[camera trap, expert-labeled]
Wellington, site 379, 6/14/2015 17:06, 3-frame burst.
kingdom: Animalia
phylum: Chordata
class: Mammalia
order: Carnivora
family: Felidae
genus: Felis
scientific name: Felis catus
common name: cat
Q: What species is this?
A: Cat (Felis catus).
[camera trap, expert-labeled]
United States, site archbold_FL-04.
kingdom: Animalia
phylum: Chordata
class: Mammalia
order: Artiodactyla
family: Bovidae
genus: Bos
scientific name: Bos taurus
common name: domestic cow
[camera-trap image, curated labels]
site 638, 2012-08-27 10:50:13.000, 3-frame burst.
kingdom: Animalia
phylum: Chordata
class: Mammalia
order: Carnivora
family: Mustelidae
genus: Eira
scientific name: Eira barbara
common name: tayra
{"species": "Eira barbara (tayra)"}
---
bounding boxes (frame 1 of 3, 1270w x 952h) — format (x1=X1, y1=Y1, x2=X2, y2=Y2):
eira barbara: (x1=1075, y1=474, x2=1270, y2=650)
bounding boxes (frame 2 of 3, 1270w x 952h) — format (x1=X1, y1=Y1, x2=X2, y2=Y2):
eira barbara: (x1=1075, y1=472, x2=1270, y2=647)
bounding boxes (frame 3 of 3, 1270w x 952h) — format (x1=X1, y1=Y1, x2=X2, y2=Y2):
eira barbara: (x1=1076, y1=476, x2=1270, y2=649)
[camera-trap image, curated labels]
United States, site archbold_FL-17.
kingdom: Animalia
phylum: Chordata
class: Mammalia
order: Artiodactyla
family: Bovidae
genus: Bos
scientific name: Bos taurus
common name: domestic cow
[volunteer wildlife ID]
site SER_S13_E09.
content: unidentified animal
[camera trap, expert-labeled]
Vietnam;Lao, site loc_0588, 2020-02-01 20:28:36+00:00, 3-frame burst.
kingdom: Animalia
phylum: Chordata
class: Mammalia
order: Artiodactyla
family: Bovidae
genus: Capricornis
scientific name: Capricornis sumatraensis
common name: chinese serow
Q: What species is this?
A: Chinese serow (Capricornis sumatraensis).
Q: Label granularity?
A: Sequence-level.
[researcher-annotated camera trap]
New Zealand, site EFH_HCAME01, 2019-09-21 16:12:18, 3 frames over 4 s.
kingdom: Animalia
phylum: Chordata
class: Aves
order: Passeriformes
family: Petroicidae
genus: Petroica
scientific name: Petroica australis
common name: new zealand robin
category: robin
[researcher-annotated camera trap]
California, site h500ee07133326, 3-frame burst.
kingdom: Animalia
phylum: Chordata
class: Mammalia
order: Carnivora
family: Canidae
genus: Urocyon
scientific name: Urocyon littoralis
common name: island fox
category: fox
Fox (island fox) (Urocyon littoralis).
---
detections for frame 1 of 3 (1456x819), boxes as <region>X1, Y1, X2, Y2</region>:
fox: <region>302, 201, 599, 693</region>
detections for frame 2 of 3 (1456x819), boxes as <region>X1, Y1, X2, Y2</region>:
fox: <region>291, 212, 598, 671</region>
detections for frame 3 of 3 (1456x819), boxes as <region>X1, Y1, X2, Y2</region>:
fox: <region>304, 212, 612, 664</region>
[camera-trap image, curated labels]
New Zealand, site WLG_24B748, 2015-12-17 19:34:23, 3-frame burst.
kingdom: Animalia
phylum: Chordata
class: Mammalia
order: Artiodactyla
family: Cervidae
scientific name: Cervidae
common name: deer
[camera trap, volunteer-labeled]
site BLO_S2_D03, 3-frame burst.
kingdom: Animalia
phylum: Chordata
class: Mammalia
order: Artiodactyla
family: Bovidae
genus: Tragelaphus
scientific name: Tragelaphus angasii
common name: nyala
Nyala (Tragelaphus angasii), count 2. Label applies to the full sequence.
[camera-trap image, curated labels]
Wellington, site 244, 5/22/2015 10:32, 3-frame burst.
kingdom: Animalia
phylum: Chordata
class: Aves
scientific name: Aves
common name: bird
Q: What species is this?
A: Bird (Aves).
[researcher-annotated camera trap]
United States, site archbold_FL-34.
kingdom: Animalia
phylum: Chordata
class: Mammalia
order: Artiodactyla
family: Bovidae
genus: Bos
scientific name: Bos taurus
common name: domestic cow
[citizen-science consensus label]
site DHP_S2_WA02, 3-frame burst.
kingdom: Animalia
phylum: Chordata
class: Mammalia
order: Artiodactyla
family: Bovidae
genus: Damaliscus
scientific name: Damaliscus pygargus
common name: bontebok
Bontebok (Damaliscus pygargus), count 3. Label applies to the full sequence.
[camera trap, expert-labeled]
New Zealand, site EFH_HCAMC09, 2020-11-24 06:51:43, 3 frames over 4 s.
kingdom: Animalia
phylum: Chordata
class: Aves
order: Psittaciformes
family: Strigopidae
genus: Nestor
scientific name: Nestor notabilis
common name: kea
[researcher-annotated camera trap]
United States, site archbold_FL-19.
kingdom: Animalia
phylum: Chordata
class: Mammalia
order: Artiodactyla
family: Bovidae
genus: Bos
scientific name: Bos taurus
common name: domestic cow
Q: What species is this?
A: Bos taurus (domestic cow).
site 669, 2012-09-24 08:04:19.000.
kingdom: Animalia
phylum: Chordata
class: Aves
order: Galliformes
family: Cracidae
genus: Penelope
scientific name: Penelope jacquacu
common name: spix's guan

§ What to do
Using the material, count every line where the word "frames" appears and give only the number.

§ Expected answer
2